Internetvoting Rund 230 Sänger und Bands wollen die Schweiz im nächsten Jahr am Eurovision Song Contest in Aserbaidschan vertreten. Auch Ostschweizer Künstler haben sich mit einem Video beim Schweizer Fernsehen beworben.
Man schliesse die Augen und höre gut hin. Da ist ein hoher, langsam ausklingender Synthesizer-Akkord. Erinnerungen an Fernsehsendungen in den 90er-Jahren mit kniehohen Trockeneis-Nebelschwaden kommen auf. Und dann setzt sie ein, die butterzarte Stimme von Didier Uwayo, der 2012 mit diesem Lied für die Schweiz am Eurovision Song Contest antreten will. Nach drei Minuten und drei Sekunden ist das Lied über schlimme Gefühle und den Ausweg aus der Misere vorbei – nicht nur von der Länge her der perfekte Popsong mit grossem Verkaufspotenzial.
Didier Uwayo lebt zwar in Wien, hat aber eine Beziehung zur Ostschweiz: Das Rebsteiner Label «Act Ill Records» hat den gebürtigen Afrikaner engagiert und mit dem Sänger einen Song ein Video produziert. Dieses ist zusammen mit 229 anderen auf der Webseite des Schweizer Fernsehens (SF) zu sehen. Künstler aus der Schweiz und aus dem Ausland konnten bis am vergangenen Freitag einen Song hochladen.
Nun werden die Videos vom SF geprüft. Ab dem 16. Oktober können dann alle Internetuser und die Mitglieder einer Fachjury bestimmen, wer es in die Entscheidungsshow vom 10. Dezember schafft, die live in der Bodensee-Arena in Kreuzlingen aufgezeichnet wird. Der Sieger der Sendung fährt 2012 als Nachfolger von Anna Rossinelli und ihrer Band an den grossen Wettbewerb nach Baku in Aserbaidschan – und wäre unser Held, wenn er mehr als «zero points» holen würde.

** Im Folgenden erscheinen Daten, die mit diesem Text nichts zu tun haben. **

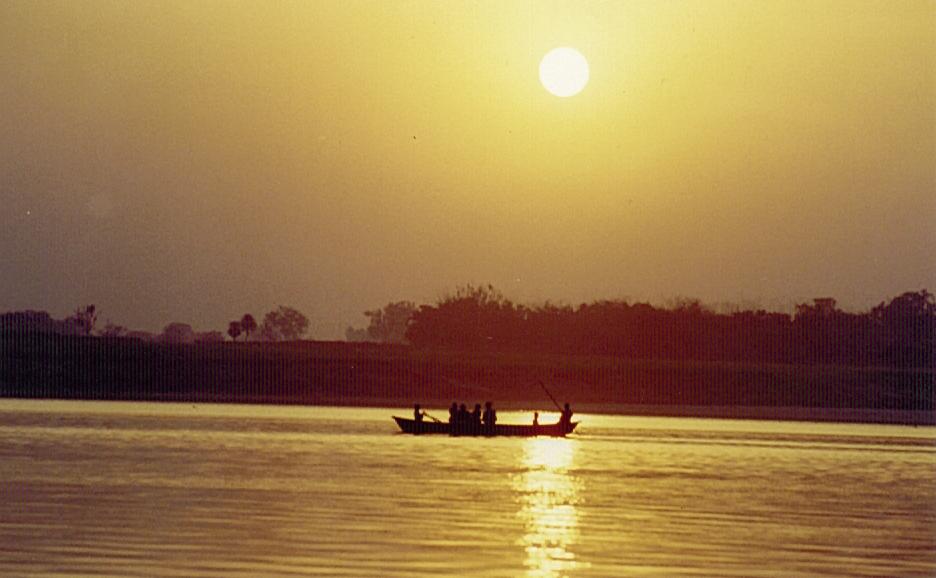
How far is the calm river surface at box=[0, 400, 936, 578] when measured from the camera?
2508cm

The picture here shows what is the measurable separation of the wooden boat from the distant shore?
47449 mm

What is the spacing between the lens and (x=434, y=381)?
125 meters

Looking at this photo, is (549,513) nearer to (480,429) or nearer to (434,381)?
(480,429)

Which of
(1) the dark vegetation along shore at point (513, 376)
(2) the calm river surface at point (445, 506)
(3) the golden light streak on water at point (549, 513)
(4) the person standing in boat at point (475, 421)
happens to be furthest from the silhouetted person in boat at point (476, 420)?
(1) the dark vegetation along shore at point (513, 376)

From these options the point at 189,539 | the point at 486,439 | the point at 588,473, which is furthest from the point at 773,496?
the point at 486,439

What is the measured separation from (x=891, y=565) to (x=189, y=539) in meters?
10.6

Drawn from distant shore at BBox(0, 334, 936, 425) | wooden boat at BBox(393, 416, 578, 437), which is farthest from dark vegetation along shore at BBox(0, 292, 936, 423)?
wooden boat at BBox(393, 416, 578, 437)

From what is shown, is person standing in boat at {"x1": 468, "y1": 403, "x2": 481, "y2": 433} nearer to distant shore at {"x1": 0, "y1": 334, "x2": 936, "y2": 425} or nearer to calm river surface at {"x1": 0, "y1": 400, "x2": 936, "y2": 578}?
calm river surface at {"x1": 0, "y1": 400, "x2": 936, "y2": 578}

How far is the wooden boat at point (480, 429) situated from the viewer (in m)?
66.1

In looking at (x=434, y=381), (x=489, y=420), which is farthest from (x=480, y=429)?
(x=434, y=381)

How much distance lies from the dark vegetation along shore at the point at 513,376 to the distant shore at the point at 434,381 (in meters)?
0.10

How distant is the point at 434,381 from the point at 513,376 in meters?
5.92

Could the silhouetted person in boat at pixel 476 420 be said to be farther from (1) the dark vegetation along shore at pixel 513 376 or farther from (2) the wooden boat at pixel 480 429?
(1) the dark vegetation along shore at pixel 513 376

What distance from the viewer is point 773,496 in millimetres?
39312
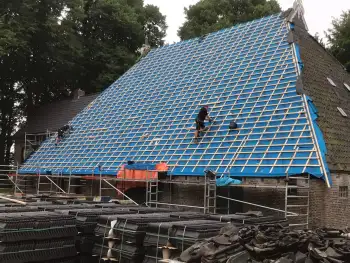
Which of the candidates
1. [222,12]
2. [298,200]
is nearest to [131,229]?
[298,200]

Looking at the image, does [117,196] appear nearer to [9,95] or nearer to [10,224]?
[10,224]

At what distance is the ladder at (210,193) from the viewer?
568 inches

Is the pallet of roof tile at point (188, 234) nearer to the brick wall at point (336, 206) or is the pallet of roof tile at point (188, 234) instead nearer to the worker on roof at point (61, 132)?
the brick wall at point (336, 206)

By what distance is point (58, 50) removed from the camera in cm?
3922

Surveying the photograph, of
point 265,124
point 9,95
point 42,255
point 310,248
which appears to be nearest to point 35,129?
point 9,95

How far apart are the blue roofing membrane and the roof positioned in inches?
256

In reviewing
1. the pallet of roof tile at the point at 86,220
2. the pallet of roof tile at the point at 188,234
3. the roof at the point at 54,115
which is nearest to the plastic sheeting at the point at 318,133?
the pallet of roof tile at the point at 188,234

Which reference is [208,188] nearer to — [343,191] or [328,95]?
[343,191]

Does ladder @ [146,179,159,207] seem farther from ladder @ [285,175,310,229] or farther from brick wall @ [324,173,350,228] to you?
brick wall @ [324,173,350,228]

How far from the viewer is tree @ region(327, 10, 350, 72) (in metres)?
29.3

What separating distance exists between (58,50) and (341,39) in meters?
25.7

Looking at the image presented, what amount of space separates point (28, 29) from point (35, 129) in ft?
29.6

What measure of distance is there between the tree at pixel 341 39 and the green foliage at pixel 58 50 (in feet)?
64.9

Ob es Didier Uwayo mit seinem Label schafft, ist fraglich. Auch der Thurgau ist stark vertreten. Gleich zwei Musiker aus Amriswil finden sich beim Durchscrollen der Liste mit allen hochgeladenen Videos. Einer der Amriswiler Künstler nennt sich Roger De Win und singt – das ist auch gleich der Titel seines Songs – über die «wahren Abenteuer».
Ein zugegebenerweise schwer vertragbarer Bass-Synthesizer eröffnet das Stück, dann stellt sich ein mystisch-fragendes Gitarrenriff dazu. Und schliesslich schreitet De Win im Video eine Treppe herunter. Kleidungsstil: ein Mix aus Business und Casual. Das Lied selber erinnert erst etwas an die besten Jahre von Peter Kraus, danach entfaltet es sich allerdings zum flockigen Sonntagmorgen-Schlager.

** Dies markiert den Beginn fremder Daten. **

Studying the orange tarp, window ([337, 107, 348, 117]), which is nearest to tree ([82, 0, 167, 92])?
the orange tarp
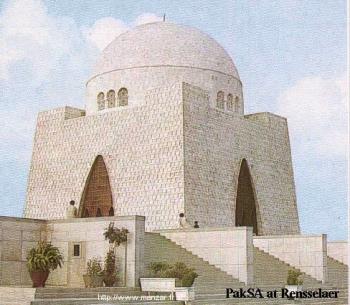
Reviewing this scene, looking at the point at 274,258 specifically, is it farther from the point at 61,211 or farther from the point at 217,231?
the point at 61,211

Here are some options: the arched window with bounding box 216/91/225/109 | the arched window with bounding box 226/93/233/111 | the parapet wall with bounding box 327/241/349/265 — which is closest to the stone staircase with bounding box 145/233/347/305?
the parapet wall with bounding box 327/241/349/265

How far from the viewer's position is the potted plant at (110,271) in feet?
64.5

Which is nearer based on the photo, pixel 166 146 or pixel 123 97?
pixel 166 146

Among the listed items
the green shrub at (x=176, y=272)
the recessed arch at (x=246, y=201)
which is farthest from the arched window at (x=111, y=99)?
Result: the green shrub at (x=176, y=272)

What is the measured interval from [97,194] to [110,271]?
42.3 feet

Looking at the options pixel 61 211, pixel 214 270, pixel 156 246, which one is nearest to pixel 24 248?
pixel 156 246

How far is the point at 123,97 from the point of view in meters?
33.2

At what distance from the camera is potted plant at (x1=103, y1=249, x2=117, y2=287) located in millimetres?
19656

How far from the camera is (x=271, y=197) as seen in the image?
3438 cm

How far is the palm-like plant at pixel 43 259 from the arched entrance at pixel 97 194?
1270 cm

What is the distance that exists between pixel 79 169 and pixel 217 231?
435 inches

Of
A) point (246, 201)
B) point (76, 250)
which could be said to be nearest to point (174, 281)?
point (76, 250)

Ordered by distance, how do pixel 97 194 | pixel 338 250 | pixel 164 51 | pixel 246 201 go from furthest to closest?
pixel 246 201 < pixel 164 51 < pixel 97 194 < pixel 338 250

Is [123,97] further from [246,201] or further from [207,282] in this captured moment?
[207,282]
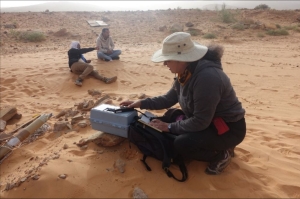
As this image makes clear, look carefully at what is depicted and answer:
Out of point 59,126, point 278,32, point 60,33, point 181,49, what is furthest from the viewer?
point 60,33

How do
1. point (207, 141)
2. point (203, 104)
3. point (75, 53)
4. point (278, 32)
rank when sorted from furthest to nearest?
point (278, 32)
point (75, 53)
point (207, 141)
point (203, 104)

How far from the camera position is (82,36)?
15.4m

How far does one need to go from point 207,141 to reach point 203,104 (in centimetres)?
44

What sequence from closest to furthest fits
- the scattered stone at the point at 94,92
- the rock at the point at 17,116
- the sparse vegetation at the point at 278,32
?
the rock at the point at 17,116, the scattered stone at the point at 94,92, the sparse vegetation at the point at 278,32

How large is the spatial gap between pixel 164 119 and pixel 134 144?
0.45 meters

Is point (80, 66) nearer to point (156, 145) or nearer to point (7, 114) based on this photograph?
point (7, 114)

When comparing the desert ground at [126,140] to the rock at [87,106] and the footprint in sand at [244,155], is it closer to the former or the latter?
the footprint in sand at [244,155]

Im Video steht der Thurgauer Sänger Roger De Win an verschiedenen Aussichtspunkten und auf einer schönen Piazza. Immer mit dem Mikrophon vor dem Gesicht, was etwas störend wirkt, aber sich natürlich für einen richtigen Sänger gehört. Und auch der Kameramann tanzt mit: schwindelerregende Drehbewegungen hier, ein schnelles Raus- und Reinzoomen dort – an alles, was zur Stilpalette einer Liederwettbewerb-Sendung dazugehört, wurde gedacht. Aber ob das reicht, um in die Entscheidungsshow vom 10. Dezember zu kommen – und dann sogar in Baku den Titel zu holen?

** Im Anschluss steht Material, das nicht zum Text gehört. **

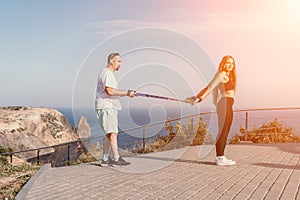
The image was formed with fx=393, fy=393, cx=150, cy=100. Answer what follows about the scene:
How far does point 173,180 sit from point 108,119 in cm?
152

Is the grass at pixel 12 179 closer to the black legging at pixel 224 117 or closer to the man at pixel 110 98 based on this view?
the man at pixel 110 98

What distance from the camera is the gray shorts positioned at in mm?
6527

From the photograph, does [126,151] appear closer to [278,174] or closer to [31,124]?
[278,174]

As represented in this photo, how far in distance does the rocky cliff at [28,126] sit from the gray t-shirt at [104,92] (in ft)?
132

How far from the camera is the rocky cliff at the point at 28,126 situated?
160 ft

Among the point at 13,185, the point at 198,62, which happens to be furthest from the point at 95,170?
the point at 198,62

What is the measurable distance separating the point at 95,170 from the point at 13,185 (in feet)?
4.41

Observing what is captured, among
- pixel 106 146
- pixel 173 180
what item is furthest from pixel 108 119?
pixel 173 180

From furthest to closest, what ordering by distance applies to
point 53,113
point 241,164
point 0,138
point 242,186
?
point 53,113 < point 0,138 < point 241,164 < point 242,186

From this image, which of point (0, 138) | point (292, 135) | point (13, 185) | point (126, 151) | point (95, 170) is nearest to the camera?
point (13, 185)

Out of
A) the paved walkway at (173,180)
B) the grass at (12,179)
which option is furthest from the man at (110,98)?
the grass at (12,179)

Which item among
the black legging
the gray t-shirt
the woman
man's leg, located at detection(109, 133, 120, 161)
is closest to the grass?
man's leg, located at detection(109, 133, 120, 161)

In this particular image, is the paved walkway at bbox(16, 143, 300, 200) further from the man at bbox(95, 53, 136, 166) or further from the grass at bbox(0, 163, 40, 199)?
the man at bbox(95, 53, 136, 166)

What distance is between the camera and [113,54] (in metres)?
→ 6.49
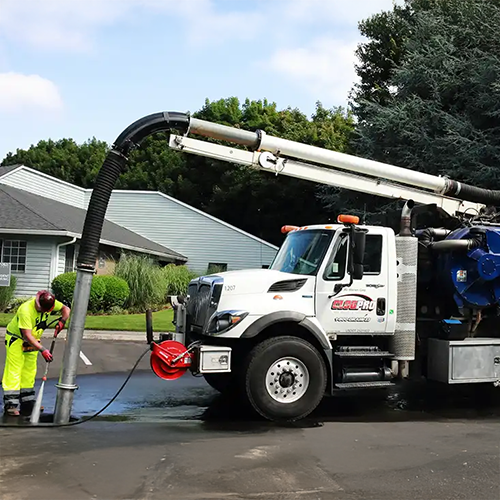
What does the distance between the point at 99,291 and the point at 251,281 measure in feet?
46.7

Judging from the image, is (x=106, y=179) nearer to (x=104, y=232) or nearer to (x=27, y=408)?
(x=27, y=408)

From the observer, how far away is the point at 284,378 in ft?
25.8

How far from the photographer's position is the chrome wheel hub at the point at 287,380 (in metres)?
7.82

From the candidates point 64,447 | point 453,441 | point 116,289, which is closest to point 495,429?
point 453,441

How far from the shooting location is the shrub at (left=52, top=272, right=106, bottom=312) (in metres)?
21.0

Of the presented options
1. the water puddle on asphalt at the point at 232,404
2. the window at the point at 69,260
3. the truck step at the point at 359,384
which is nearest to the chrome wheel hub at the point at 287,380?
the water puddle on asphalt at the point at 232,404

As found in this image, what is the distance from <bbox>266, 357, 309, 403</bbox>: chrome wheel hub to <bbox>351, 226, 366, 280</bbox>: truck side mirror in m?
1.35

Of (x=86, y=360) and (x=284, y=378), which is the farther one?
(x=86, y=360)

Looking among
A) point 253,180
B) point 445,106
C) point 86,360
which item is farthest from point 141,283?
point 253,180

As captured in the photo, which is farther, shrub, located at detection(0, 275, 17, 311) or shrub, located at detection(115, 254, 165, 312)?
shrub, located at detection(115, 254, 165, 312)

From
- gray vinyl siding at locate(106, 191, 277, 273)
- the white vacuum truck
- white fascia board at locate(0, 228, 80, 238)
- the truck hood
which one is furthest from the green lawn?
gray vinyl siding at locate(106, 191, 277, 273)

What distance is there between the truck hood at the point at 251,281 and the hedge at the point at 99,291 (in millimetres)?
13591

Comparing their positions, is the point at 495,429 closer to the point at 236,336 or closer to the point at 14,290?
the point at 236,336

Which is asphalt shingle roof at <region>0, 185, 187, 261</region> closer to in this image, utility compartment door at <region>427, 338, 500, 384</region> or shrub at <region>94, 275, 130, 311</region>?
shrub at <region>94, 275, 130, 311</region>
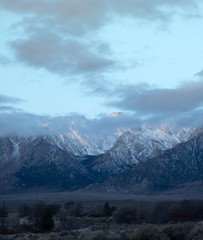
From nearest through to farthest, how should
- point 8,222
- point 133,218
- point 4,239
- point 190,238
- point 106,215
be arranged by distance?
point 190,238, point 4,239, point 8,222, point 133,218, point 106,215

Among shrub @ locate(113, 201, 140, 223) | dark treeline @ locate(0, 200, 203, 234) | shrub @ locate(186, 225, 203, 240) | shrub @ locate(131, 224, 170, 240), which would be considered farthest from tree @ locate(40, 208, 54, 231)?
shrub @ locate(186, 225, 203, 240)

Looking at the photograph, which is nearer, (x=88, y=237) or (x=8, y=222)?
(x=88, y=237)

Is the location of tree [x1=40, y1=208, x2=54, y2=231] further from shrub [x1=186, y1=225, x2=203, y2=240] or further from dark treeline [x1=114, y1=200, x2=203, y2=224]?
shrub [x1=186, y1=225, x2=203, y2=240]

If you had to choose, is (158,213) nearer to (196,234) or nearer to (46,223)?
(46,223)

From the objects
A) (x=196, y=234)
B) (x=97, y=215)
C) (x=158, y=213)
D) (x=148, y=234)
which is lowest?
(x=196, y=234)

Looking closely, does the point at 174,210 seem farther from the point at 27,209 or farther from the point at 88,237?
the point at 88,237

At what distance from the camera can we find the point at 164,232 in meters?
52.0

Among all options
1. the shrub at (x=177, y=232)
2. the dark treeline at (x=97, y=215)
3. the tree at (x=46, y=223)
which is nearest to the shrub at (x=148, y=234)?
the shrub at (x=177, y=232)

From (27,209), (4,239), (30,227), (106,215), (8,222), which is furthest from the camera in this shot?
(106,215)

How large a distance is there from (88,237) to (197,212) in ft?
212

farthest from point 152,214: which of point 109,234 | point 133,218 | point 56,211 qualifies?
point 109,234

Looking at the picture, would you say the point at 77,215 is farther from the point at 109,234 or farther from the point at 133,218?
the point at 109,234

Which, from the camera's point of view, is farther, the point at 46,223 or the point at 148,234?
the point at 46,223

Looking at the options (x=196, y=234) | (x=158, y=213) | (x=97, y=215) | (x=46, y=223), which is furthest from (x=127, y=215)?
(x=196, y=234)
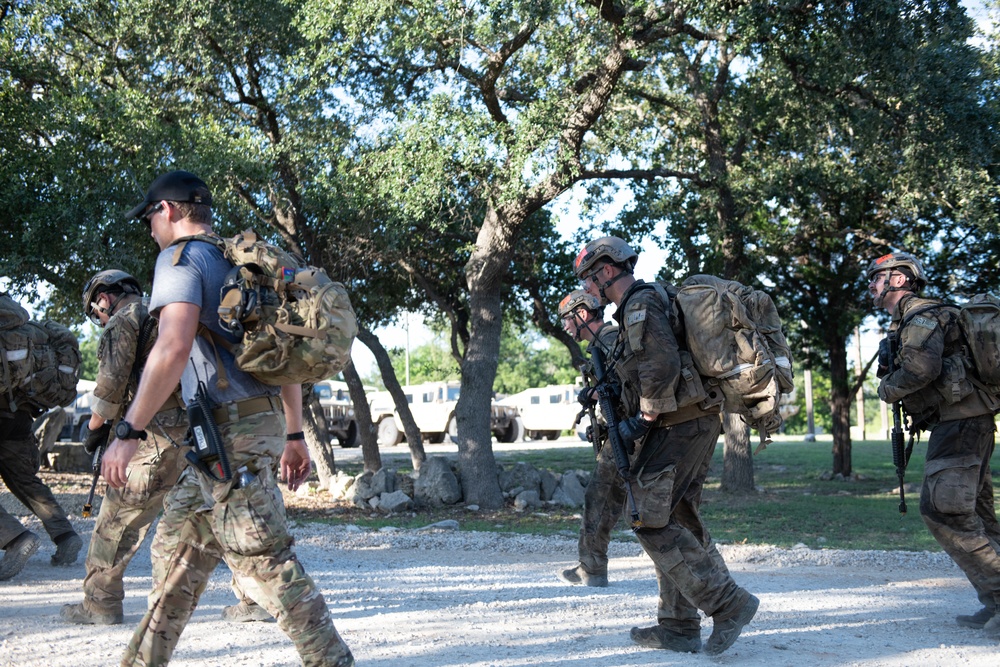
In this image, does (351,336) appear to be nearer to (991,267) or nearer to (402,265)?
(402,265)

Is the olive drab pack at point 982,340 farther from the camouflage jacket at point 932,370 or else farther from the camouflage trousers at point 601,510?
the camouflage trousers at point 601,510

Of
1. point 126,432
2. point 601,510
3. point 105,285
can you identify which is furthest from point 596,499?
point 126,432

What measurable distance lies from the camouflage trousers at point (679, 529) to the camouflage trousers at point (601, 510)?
1.63 m

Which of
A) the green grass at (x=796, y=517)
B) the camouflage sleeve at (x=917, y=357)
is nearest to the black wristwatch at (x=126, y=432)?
the camouflage sleeve at (x=917, y=357)

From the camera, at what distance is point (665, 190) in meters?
15.2

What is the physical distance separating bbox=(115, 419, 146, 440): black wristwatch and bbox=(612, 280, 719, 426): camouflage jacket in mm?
2179

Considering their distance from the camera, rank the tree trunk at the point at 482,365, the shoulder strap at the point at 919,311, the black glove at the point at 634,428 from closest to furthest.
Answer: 1. the black glove at the point at 634,428
2. the shoulder strap at the point at 919,311
3. the tree trunk at the point at 482,365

«Success is not my style», singt der St. Galler Gerry Miles, ein weiterer Kandidat, in seinem Bewerbungsvideo – was eigentlich nicht so passt bei einem Wettbewerb, bei dem es gerade um «success», um Erfolg, geht. Und möglicherweise greift die Musik von Gerry Miles auch auf zu viele Rockgitarren zurück, so dass sie nicht mehr ins Eurovision-Format passen könnte. Allerdings gibt es diesbezüglich auch Ausnahmen: Die finnischen Metalheads Lordi konnten den Contest 2006 sogar für sich entscheiden.
Allgemein scheint: Vielen Bands oder Sängern geht es eher um die Publizität als um den Sieg des Contests. Den hat die Schweiz übrigens erst zweimal gewonnen. Das letzte Mal vor 23 Jahren mit Céline Dion, die damals noch zu Beginn ihrer Karriere stand, als sie für uns angetreten ist.
Die 230 Songs finden sich unter www.eurovisionplattform.sf.tv.